Human Voicing, the fourth album from Montreal band The Luyas, showcases the band’s ability to play off of the tension between the moody and the playful, the experimental and the structured. The atmospheric opening song, “Dream Time,” is a perfect start for this album that seems to exist in an otherworldly dimension. The band’s use of keyboards and horns give the album a brooding feel, but this darkness is nicely offset by Jessie Stein’s vocals. Although Stein’s range is somewhat limited, her voice has an ethereal, sing-songy quality that provides the songs with a lighter, dream-like tone.
But while Stein’s vocals may lack variation, the instrumentation rarely does. Most of the music in this album was generated through improvisation, which keeps it feeling spontaneous – the listener never quite knows where the Luyas are going to go next.
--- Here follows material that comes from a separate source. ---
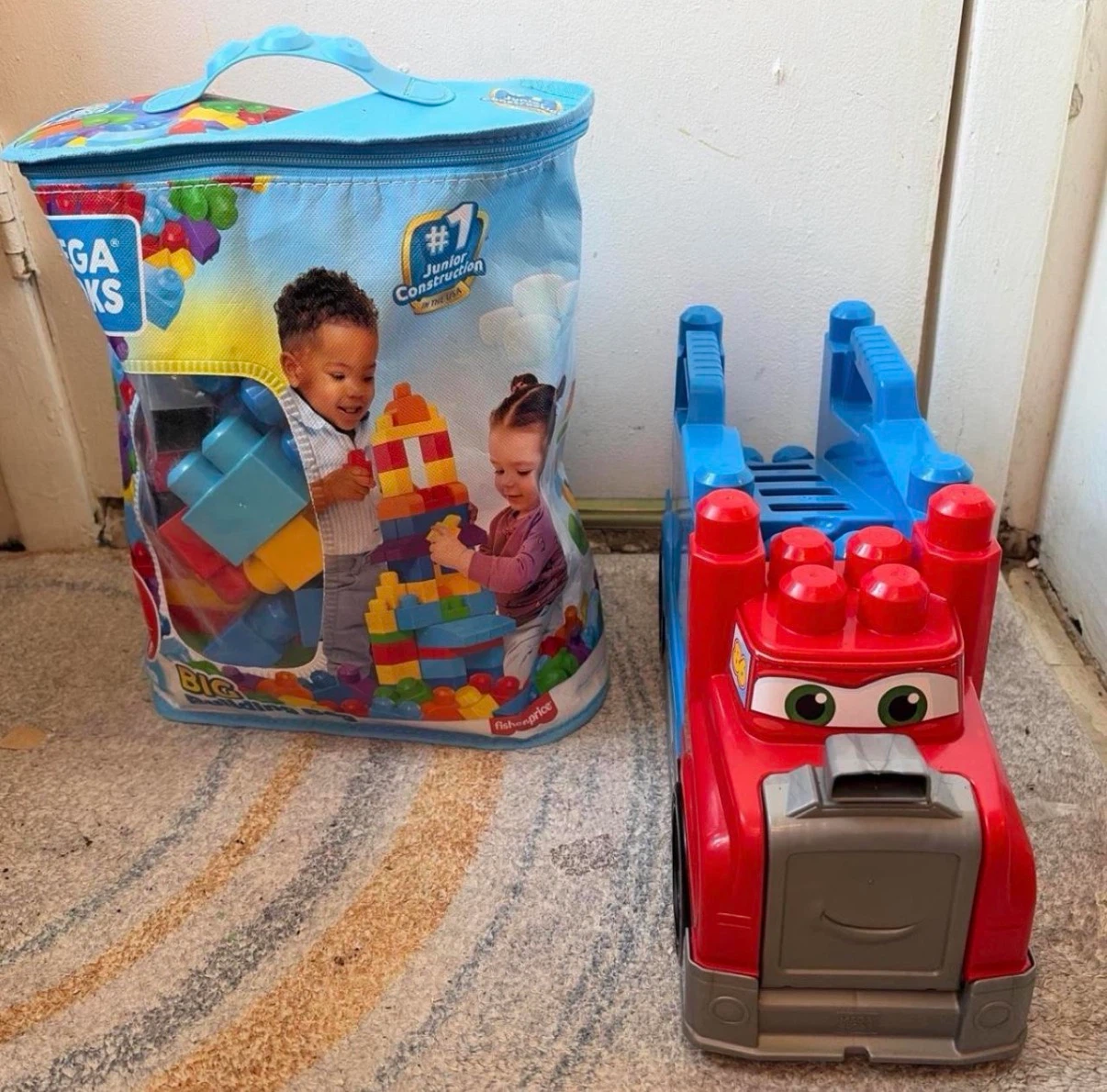 86 blocks and truck - photo 2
The drums, meanwhile, keep the songs from losing form. The off-the-cuff feel of the drums on songs like “Dream in Time” and “Never Before” keep the album moving, preventing it from being dragged down by more straightforward songs like “No Domination” and “Beating Bowser.” Human Voicing feels like experienced musicians cutting loose and having a jam session, but the Luyas’ ability to put this improvisational sound into the structure of rock songs allows them to make entertaining songs without compromising their desire to experiment.
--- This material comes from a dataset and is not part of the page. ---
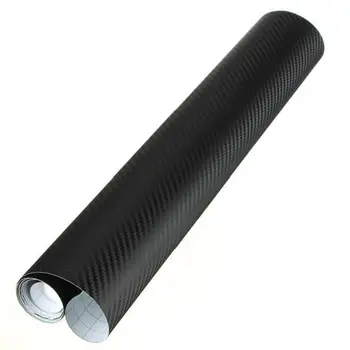 

3D Carbon Fiber Film Vinyl Black for Car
Stein’s lyrics are enchanting, playful, and fractured, evoking freeform poems. The psychedelic imagery she paints makes the songs seem like they exist in some dream setting. However, underneath the psychedelia is a very real feeling of vulnerability. Many of the songs centre around the struggle of life as an artist. Stein sings about the fear of loss of artistic power (in “Beating Bowser” she wonders whether “our best work is still up ahead”) and about real concerns of how to support oneself as an artist (in “Self-Unemployed” she sings, “Trouble in the multiverse, when you don’t make money”). She sums up both of these concerns in “Fed to the Lions” by singing, “And all your dreams, your dream of flying, sucking my thumb, for food and shelter.” These lyrics show the tensions artists experience between creative pursuits and survival. This fear and emotional vulnerability give a focus to Human Voicing, grounding the psychedelic, dreamlike setting of the songs. In Human Voicing, The Luyas have created a multi-purpose album – perfect for dancing or contemplative listening, fun but never mindless.